Oleh: Azhari
Di tengah gempuran teknologi dan budaya global yang melaju tanpa rem, Aceh sebagai salah satu wilayah dengan warisan budaya yang kuat kini berada di persimpangan jalan. Tradisi-tradisi luhur yang dahulu menjadi identitas masyarakat Aceh perlahan mulai terkikis, tergantikan oleh budaya luar yang lebih populer di layar ponsel ketimbang di halaman meunasah.
Budaya bukan hanya warisan nenek moyang, tapi penyangga karakter suatu bangsa. Di Aceh, budaya melekat erat dengan nilai-nilai Islam, adat, dan kearifan lokal. Namun kini, generasi muda lebih mengenal tren TikTok daripada syair-syair hikayat, lebih hafal lagu K-pop daripada doa Peusijuek.
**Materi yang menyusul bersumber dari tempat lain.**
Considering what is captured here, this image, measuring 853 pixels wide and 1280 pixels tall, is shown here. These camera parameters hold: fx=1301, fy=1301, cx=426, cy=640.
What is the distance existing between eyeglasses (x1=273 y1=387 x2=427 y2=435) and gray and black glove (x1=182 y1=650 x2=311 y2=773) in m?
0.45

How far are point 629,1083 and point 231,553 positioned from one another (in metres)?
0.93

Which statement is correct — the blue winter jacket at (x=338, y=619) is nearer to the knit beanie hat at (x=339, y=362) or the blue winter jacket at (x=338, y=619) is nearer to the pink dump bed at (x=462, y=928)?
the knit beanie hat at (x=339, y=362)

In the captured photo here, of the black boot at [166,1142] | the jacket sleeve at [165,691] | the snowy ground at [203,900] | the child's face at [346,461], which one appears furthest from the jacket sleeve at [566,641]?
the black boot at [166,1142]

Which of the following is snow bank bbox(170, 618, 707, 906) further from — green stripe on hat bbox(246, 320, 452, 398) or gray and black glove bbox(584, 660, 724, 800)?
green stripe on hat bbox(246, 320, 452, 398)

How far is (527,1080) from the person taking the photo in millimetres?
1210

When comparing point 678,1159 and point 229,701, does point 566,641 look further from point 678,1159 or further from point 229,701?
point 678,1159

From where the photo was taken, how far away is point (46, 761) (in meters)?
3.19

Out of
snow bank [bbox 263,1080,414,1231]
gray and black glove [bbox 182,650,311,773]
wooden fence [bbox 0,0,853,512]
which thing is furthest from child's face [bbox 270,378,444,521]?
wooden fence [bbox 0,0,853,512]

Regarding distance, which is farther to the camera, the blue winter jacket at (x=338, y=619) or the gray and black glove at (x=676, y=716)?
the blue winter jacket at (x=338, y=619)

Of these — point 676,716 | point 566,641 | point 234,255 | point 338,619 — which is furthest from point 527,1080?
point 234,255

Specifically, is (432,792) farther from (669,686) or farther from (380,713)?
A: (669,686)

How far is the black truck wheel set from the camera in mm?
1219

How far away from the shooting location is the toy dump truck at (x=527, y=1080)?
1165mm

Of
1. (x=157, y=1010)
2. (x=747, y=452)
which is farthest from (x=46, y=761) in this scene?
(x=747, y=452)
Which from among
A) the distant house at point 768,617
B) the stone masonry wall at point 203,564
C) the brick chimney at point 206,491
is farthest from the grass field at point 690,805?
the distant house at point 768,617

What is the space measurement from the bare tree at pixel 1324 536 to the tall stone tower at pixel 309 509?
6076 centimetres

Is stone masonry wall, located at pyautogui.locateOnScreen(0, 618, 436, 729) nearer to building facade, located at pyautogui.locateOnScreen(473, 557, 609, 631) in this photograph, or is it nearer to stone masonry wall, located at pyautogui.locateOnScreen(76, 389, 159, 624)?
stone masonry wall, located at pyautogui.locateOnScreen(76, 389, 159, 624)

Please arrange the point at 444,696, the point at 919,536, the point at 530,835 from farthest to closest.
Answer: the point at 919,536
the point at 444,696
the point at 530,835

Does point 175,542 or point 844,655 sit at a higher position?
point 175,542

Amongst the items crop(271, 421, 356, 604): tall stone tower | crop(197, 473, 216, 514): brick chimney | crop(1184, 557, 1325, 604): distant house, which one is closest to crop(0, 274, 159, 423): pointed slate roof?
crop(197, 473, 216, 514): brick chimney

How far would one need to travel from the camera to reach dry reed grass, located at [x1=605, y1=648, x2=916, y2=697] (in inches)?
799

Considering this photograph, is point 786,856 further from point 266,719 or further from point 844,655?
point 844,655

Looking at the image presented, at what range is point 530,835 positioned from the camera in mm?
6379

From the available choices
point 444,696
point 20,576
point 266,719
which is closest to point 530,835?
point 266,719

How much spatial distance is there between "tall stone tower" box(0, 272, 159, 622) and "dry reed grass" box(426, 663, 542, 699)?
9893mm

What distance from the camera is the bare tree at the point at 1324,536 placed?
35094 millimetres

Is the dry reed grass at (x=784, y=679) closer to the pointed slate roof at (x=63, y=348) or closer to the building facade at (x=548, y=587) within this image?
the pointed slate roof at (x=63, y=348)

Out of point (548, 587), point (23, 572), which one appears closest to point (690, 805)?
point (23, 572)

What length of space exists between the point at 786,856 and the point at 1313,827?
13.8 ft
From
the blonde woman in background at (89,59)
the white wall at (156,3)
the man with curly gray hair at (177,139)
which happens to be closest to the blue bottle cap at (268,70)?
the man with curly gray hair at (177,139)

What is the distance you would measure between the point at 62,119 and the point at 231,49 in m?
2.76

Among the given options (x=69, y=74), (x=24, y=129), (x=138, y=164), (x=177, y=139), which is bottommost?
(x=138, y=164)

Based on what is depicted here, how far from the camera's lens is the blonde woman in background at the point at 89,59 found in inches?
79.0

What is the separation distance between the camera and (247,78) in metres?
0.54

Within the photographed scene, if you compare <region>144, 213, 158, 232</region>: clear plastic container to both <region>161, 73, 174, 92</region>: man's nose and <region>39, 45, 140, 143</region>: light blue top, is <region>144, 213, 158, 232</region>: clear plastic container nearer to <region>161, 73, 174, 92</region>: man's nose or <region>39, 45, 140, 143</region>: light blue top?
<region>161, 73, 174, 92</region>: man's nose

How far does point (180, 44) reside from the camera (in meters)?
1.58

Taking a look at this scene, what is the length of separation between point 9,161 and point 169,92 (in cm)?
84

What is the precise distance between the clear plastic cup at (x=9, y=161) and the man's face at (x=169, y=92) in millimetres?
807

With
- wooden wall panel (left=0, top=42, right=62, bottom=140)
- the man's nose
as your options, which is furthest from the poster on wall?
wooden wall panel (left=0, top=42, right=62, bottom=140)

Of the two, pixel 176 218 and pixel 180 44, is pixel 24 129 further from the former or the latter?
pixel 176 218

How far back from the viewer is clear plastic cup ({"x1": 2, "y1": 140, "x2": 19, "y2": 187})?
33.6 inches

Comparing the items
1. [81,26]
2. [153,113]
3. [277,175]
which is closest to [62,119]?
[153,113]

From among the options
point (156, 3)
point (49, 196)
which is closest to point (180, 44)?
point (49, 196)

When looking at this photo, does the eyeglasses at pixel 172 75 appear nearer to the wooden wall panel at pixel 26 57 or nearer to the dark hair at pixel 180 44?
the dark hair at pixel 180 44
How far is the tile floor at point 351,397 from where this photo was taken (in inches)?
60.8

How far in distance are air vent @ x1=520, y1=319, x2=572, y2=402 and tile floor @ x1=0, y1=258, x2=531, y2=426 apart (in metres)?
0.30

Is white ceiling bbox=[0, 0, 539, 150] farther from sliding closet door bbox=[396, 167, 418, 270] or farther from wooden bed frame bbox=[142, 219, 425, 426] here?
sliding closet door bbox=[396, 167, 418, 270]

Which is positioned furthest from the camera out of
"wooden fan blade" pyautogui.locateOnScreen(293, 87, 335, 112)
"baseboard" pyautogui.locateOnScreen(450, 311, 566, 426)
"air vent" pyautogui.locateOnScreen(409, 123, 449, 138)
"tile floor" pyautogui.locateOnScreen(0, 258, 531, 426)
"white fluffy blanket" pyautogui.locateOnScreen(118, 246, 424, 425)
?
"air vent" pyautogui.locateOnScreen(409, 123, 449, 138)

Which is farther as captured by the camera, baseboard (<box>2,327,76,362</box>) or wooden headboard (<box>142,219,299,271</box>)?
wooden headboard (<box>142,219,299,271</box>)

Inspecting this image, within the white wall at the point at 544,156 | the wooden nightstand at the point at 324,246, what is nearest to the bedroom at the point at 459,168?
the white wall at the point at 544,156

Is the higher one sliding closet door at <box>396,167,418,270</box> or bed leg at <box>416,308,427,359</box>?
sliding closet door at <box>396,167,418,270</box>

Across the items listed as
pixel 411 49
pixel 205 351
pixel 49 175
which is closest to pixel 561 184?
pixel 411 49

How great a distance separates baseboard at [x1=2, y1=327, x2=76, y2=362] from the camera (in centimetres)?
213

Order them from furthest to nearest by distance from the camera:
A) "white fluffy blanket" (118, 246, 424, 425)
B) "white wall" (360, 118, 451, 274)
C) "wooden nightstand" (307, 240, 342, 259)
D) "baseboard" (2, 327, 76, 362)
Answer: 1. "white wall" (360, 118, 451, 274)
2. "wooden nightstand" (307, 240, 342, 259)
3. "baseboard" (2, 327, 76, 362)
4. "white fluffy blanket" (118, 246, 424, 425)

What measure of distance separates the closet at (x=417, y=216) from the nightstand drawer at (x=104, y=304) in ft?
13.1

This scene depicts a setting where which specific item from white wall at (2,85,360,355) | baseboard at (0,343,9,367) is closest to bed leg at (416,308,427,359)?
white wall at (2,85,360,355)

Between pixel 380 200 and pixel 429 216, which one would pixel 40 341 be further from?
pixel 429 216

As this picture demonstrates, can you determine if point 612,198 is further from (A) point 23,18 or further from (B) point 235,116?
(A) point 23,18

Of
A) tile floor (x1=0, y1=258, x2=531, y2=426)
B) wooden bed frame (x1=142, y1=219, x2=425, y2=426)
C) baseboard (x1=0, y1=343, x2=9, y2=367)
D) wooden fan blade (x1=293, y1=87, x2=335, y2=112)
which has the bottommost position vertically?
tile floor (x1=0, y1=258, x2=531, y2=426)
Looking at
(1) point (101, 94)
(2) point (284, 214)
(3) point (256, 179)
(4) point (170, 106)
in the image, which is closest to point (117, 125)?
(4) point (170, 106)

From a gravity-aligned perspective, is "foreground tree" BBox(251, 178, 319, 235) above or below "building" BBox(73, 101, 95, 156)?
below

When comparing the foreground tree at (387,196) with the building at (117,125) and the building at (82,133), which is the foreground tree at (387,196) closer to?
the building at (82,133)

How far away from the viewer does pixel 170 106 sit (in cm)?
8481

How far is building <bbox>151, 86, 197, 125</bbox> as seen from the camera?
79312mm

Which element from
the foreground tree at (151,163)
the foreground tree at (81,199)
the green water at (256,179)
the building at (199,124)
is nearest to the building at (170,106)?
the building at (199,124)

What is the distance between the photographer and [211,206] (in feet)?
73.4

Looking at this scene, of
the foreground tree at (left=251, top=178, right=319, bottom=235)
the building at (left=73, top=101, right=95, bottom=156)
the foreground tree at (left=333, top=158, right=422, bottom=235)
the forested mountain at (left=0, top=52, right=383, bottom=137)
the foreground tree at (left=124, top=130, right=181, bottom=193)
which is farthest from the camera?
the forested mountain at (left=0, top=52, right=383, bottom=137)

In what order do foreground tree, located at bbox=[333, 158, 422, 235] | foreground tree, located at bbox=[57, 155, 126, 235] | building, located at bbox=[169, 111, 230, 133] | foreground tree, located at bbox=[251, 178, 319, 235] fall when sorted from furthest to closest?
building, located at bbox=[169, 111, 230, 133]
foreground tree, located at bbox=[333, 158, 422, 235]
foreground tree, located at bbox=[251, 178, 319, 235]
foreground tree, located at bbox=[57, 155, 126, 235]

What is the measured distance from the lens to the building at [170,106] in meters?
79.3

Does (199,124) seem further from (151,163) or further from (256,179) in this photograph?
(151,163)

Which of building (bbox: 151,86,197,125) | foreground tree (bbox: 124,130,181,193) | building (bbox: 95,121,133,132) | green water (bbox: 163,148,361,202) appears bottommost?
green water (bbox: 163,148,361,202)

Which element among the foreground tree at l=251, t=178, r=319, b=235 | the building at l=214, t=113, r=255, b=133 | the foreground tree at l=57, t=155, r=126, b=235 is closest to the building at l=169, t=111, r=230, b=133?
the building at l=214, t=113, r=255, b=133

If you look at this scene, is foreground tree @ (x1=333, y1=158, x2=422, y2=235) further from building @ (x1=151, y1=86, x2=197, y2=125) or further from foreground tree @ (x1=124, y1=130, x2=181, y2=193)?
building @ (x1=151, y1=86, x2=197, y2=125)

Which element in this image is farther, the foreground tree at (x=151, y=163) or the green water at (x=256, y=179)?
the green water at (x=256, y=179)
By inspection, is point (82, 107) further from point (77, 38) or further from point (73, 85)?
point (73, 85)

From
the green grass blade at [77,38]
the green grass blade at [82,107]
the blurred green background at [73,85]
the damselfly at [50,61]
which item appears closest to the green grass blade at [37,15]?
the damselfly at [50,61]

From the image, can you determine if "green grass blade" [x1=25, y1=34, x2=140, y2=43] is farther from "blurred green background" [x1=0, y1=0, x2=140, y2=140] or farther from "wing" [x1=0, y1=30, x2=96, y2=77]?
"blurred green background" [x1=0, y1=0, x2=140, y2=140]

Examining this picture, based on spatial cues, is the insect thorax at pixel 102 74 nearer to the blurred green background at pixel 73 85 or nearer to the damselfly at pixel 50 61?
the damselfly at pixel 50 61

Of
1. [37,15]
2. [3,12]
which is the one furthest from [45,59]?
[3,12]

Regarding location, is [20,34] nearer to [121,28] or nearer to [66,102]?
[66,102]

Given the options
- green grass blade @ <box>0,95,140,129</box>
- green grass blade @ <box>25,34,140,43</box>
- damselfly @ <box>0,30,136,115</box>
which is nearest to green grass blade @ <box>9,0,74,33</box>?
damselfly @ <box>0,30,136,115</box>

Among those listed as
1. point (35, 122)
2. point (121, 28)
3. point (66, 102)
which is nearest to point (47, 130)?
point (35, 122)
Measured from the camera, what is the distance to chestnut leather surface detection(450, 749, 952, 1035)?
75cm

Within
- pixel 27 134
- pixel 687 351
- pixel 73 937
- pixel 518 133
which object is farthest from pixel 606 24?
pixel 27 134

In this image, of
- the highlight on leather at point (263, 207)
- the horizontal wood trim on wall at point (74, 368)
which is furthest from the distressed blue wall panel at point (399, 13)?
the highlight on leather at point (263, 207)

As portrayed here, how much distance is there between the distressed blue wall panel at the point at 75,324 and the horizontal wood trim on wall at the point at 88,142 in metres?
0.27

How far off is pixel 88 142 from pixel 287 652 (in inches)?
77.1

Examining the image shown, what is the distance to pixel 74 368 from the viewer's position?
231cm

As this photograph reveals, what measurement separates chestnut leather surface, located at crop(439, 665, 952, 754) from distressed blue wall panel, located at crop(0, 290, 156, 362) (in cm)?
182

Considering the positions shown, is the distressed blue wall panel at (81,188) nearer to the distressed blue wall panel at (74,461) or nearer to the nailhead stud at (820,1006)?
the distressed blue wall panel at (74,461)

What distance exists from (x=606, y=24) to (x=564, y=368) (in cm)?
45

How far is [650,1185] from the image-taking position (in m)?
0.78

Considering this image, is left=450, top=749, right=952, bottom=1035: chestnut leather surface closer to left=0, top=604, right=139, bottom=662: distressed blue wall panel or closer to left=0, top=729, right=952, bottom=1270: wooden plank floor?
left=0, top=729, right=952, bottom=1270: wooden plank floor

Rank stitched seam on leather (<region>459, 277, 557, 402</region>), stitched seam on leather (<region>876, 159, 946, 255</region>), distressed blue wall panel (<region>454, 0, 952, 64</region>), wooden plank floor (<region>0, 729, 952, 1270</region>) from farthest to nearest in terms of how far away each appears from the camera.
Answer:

Tradisi yang Terancam Hilang
-
Peusijuek (Tepung Tawar):
Tradisi adat Aceh ini menjadi simbol berkah, doa, dan restu dalam berbagai momen penting seperti pernikahan, naik haji, pindah rumah, hingga kelahiran. Kini, banyak acara keluarga yang meninggalkan tradisi ini demi acara yang “lebih modern”. -
Didong dan Hikayat:
Seni tutur dan nyanyian syair ini dulunya hidup di surau dan balai-balai desa, menjadi sarana pendidikan dan hiburan rakyat. Kini, mereka bersaing ketat dengan video singkat 30 detik yang mengutamakan hiburan instan. -
Tari-tarian adat seperti Saman dan Seudati:
Meski masih tampil di acara resmi, pelestariannya di kalangan remaja mulai minim. Mereka lebih antusias membuat konten dance global daripada berlatih tarian yang membutuhkan disiplin dan makna spiritual. -
Bahasa Aceh dalam komunikasi harian:
Banyak keluarga muda di kota memilih menggunakan Bahasa Indonesia atau bahasa gaul digital, menyebabkan generasi muda mulai kesulitan memahami bahasa ibu mereka sendiri.
Apa Penyebabnya?
-
Ketidaksadaran akan nilai budaya lokal.
Generasi muda tidak diajak mengenal akar budayanya dengan bangga. -
Absennya pendidikan budaya di sekolah dan keluarga.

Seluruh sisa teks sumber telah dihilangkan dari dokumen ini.